Wei Dai comments on AI Alignment Open Thread August 2019

Wei Dai 8 Aug 2019 9:24 UTC
LW: 14 AF: 7
AF
Has anyone seen this argument for discontinuous takeoff before? I propose that there will be a discontinuity in AI capabilities at the time that the following strategy becomes likely to succeed:
1. Use hacking or phishing to take over a computing center belonging to someone else.
2. Expand self (i.e., the AI executing the current strategy) into the new computing center.
3. Repeat steps 1 & 2 on other computing centers (in increasing order of their security) using the increased capabilities of the expanded AI.
4. Defend self and figure out how to take over or neutralize the rest of the world.
The reason for the discontinuity is that this strategy is an all-or-nothing kind of thing. There is a threshold in the chance of success in taking over other people’s hardware, below which you’re likely to get caught and punished/destroyed before you take over the world (and therefore almost nobody attempts it, and the few who do just quickly get caught), and above which the above strategy becomes feasible.
- Kaj_Sotala 8 Aug 2019 18:31 UTC
  6 points
  Parent
  There’s previously been the “an AI could achieve a discontinuous takeoff by exploiting a security vulnerability to copy itself into lots of other computers” argument in at least Sotala 2012 (sect 4.1.) and Sotala & Yampolskiy 2015 (footnote 15), though those don’t explicitly mention the “use the additional capabilities to break into even more systems” part. (It seems reasonably implicitly there to me, but that might just be illusion of transparency speaking.)
- Jalex Stark 8 Aug 2019 22:09 UTC
  5 points
  Parent
  I think Bostrom uses the term “hardware overhang” in Superintelligence to point to a cluster of discontinuous takeoff scenarios including this one
  - Wei Dai 9 Aug 2019 2:51 UTC
    7 points
    Parent
    It seems to me that there’s a counter-argument available to the “hardware overhang” argument for discontinuous takeoff that doesn’t apply to the “hacking” argument, namely that for any AI that achieves a high level of capability by taking advantage of hardware overhang, there will be an AI that arrives a bit earlier and achieves a somewhat lower level of capability by taking advantage of the same hardware overhang (e.g., because it has somewhat worse algorithms, or somewhat less or lower quality training data). Unlike the “hacking” scenario, in the generic “hardware overhang” scenario, there’s not an apparent threshold effect that could cause a discontinuity.
    
    (Curiously, Paul Christiano’s and AI Impacts’s posts arguing against discontinuous takeoff both ignore “hardware overhang” and neither give this counter-argument. Neither of them mention the “hacking” argument either, AFAICT.)
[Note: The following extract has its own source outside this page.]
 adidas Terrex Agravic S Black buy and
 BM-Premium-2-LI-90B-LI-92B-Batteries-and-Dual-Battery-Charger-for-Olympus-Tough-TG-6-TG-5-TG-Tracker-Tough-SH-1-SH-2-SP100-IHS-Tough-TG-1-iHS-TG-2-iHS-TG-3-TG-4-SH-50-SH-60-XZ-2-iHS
    - Kaj_Sotala 9 Aug 2019 10:23 UTC
      4 points
      Parent
      Wasn’t hardware overhang the argument that if AGI is more bottlenecked by software than hardware, then conceptual insights on the software side could cause a discontinuity as people suddenly figured out how to use that hardware effectively? I’m not sure how your counterargument really works there, since the AI that arrives “a bit earlier” either precedes or follows that conceptual breakthrough. If it precedes the breakthrough, then it doesn’t benefit from that conceptual insight so won’t be powerful enough to take advantage of the overhang, and if it follows it, then it has a discontinuous advantage over previous systems and can take advantage of hardware overhang.
      ---
      Separately, your comment also feels related to my argument that focusing on just superintelligence is a useful simplifying assumption, since a superintelligence is almost by definition capable of taking over the world. But it simplifies things a little too much, because if we focus too much on just the superintelligence case, we might miss the emergence of a “dumb” AGI which nevertheless had the “crucial capabilities” necessary for a world takeover.
      In those terms, “having sufficient offensive cybersecurity capability that a hacking attempt can snowball into a world takeover” would be one such crucial capability that allowed for a discontinuity.
- David Scott Krueger (formerly: capybaralet) 15 Aug 2019 4:07 UTC
  LW: 2 AF: 1
  AF Parent
  Yes.
  Not a direct response: It’s been argued (e.g. I think Paul said this in his 2nd 80k podcast interview?) that this isn’t very realistic, because the low-hanging fruit (of easy to attack systems) is already being picked by slightly less advanced AI systems. This wouldn’t apply if you’re *already* in a discontinuous regime (but then it becomes circular).
  Also not a direct response: It seems likely that some AIs will be much more/less cautious than humans, because they (e.g. implicitly) have very different discount rates. So AIs might take very risky gambles, which means both that we might get more sinister stumbles (good thing), but also that they might readily risk the earth (bad thing).
- Jess Smith 9 Aug 2019 17:53 UTC
  1 point
  Parent
  I wonder how plausible it is that the AI would be able to take over a second computing center before being detected in the first. (Which would then presumably be shut down)